I’m Formal’s newest hire. I graduated from Stanford two months ago, and my first day on the job was Monday, January 20. After a fast onboarding setting up my work laptop and phone, I was quickly added to our customer-shared channels.
That day, one of our customers paged us asking for help with an issue they were having. Two of the many protocols that the Formal Connector supports include SSH and AWS Session Manager (SSM), which our customer heavily relies on for engineering access to compute resources. This had been working well for them, but they had recently encountered some issues in trying to set up Remote SSH development via Visual Studio Code, in order to run machine learning workflows on a remote dev box with a GPU. This seemed like an odd bug, and so my first Formal task ended up being to investigate and fix the issue.
What began as a bug fix quickly turned into a real technical quest through obscure SSH and SSM features, culminating in forking and fixing several concurrency bugs in AWS’s own reference library for connecting to compute instances using SSM. The Formal connector now supports connections via VS Code Remote SSH.
Formal’s SSH connector
Formal helps security teams better understand and control the flow of data around production infrastructure. The Formal Connector, a protocol-aware reverse proxy typically deployed as a single binary in a container, is at the core of this approach.
Today, Formal customers who deploy the Formal Connector in their cloud environments can use it as an SSH proxy. Uniquely, the Formal Connector supports connecting to remote hosts not only via the SSH protocol, but also via AWS SSM, which allows connecting to AWS EC2 and ECS Fargate compute instances without needing to install SSH keys or deal with machine user passwords — a security advantage.
![](https://formal1.wpenginepowered.com/wp-content/uploads/2025/02/Untitled-diagram-2025-02-07-202313.png)
When users SSH into the Formal Connector, they are presented with a TUI menu in which they can select an SSH, EC2, or ECS Fargate host they can connect to. Alternatively, they can also connect directly to a remote host of their choice by running a command against the Formal Connector.

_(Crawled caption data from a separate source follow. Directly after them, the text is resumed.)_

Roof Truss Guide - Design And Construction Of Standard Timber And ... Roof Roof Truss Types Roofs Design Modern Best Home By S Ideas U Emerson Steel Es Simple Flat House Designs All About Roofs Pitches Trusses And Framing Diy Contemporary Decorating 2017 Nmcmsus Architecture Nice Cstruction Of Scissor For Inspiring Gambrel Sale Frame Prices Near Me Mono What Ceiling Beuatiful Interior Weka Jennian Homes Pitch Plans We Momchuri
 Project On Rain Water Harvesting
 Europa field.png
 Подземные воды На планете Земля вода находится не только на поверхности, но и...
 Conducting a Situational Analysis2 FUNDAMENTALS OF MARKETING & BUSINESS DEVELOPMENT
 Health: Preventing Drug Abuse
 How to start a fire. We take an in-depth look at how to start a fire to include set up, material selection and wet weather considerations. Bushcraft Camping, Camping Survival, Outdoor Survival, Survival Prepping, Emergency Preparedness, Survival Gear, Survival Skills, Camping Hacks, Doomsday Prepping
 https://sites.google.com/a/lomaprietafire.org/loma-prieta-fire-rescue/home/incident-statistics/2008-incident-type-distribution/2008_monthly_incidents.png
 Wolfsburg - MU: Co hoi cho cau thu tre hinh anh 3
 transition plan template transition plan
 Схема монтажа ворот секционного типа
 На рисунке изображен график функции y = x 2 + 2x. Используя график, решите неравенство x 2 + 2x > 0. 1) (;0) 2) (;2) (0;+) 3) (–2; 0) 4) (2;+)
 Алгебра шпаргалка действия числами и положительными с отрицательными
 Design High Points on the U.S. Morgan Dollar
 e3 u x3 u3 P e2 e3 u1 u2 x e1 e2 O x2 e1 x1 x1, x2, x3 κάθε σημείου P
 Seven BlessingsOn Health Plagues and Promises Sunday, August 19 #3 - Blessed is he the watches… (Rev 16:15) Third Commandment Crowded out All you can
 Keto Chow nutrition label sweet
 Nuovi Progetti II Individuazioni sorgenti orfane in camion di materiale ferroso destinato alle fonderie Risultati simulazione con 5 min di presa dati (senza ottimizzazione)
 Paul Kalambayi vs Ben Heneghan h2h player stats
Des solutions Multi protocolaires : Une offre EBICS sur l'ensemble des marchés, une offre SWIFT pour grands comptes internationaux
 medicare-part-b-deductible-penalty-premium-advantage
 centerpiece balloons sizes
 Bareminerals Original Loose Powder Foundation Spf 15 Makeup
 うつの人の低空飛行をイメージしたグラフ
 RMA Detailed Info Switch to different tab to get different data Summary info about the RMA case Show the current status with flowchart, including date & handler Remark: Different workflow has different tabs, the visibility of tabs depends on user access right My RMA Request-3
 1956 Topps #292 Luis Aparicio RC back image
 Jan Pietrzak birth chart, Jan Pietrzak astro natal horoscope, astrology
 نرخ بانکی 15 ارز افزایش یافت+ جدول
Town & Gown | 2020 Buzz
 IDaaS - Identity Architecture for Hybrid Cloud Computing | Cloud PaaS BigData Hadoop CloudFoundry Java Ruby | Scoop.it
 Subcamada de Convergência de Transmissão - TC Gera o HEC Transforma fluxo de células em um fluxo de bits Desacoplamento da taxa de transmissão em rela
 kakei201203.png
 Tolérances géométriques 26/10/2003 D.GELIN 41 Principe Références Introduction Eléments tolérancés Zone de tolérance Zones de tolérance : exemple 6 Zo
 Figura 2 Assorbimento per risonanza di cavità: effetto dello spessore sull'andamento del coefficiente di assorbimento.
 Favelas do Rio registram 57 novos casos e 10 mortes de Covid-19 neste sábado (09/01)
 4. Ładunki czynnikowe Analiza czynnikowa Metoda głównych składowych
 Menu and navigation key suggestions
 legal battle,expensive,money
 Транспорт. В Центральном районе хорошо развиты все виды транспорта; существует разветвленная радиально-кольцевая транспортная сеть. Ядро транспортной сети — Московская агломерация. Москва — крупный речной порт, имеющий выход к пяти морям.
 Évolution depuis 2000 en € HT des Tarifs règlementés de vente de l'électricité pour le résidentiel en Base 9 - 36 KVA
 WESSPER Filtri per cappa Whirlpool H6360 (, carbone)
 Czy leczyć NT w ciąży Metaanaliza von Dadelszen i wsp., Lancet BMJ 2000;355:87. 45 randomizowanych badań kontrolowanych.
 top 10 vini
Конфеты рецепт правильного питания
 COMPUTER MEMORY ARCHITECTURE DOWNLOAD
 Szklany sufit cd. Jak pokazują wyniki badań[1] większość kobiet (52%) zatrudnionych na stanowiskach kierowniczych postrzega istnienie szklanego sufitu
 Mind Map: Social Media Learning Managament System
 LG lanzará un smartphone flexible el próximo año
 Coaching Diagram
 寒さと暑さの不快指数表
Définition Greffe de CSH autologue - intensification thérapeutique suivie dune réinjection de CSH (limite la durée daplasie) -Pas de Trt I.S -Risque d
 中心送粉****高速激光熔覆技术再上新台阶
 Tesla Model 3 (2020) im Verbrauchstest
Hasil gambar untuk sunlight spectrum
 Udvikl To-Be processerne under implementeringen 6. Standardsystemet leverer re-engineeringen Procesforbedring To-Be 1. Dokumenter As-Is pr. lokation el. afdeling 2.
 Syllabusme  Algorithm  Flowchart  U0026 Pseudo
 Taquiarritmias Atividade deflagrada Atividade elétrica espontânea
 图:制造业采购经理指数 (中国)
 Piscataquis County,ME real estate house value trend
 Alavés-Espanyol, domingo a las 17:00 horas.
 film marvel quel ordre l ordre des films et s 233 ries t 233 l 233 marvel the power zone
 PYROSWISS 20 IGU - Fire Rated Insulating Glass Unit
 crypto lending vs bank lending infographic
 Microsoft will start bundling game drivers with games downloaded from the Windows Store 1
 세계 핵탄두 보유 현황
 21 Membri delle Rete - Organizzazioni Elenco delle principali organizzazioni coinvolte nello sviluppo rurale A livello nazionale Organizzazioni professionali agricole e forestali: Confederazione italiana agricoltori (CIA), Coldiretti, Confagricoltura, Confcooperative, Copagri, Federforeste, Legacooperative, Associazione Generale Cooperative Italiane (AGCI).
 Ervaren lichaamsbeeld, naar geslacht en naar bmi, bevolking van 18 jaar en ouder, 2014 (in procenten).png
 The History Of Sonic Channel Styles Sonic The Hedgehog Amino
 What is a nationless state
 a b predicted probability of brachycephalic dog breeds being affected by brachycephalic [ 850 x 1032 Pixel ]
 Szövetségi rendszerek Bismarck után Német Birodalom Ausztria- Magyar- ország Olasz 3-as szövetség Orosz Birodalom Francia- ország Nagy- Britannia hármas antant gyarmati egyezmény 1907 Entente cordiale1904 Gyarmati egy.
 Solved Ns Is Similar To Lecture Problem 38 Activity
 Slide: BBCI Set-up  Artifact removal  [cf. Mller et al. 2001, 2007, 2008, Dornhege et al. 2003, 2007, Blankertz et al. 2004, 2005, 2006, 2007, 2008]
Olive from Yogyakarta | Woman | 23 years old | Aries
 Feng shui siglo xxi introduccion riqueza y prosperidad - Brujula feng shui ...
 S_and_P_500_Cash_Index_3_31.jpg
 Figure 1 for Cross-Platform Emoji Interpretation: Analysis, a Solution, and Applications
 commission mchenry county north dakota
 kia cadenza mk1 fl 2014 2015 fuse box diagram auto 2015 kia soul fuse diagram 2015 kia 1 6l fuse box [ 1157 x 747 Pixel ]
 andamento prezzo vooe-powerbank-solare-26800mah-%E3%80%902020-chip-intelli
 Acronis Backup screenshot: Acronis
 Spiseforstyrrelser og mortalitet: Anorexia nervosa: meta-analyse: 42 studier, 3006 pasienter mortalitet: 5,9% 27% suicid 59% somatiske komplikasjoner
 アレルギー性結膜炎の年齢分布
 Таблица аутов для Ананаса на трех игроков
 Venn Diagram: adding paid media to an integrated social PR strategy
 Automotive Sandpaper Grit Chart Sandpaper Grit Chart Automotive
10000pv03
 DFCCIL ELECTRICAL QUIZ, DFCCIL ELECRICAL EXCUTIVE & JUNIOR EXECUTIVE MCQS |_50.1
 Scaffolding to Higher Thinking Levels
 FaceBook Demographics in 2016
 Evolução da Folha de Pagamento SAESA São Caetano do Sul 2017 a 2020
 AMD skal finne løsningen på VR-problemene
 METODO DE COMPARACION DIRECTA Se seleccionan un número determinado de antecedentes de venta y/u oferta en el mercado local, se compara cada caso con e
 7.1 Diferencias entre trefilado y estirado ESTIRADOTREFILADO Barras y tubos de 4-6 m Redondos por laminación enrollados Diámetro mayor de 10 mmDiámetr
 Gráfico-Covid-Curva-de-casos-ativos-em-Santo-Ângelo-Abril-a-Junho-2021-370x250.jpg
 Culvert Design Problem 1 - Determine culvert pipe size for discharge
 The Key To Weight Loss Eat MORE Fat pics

![](https://formal1.wpenginepowered.com/wp-content/uploads/2025/02/Screenshot-2025-02-07-at-1.41.56 PM.png)
![](https://formal1.wpenginepowered.com/wp-content/uploads/2025/02/carbon.png)
Depending on the remote connection type, the Formal Connector then initiates an SSH or SSM connection to the remote host, and then proxies user input and shell output between the client SSH stream and the remote SSH or SSM stream.
This enables a number of features that security teams might find convenient: they can leverage Formal’s policy engine to restrict access to production-sensitive hosts to a subset of users, and they can ensure the entire SSH session, including commands and their outputs, are fully logged and analyzed for their risk level.
Remote SSH Development with VS Code
The Remote SSH extension in VS Code allows users to “open a remote folder on any remote machine, virtual machine, or container with a running SSH server and take full advantage of VS Code’s feature set” across the entire remote host’s file system. This gives users the ability to interact with code on a remote machine almost as if it was a local one, including with code completions and debuggers.
To provide this “local-quality” experience, VS Code relies on more than just the standard shell stream provided by SSH. As it turns out, there are a number of steps that VS Code takes to prepare a remote SSH host for remote development.
![](https://formal1.wpenginepowered.com/wp-content/uploads/2025/02/Remote-2025-02-07-204558.png)
Here, VS Code establishes an SSH connection to a remote host and runs a shell script against this connection. This setup script first downloads the Code Server binary onto the remote host, then starts the Code Server bound to a random port on the remote host listening on localhost only. VS Code then looks for the Code Server binary to print out the random port in the SSH connection, at which point it asks the remote host to initiate two TCP port forwards (for redundancy) of that port back to the local machine. Once these TCP tunnels are established, VS Code can enable all of its features for the user.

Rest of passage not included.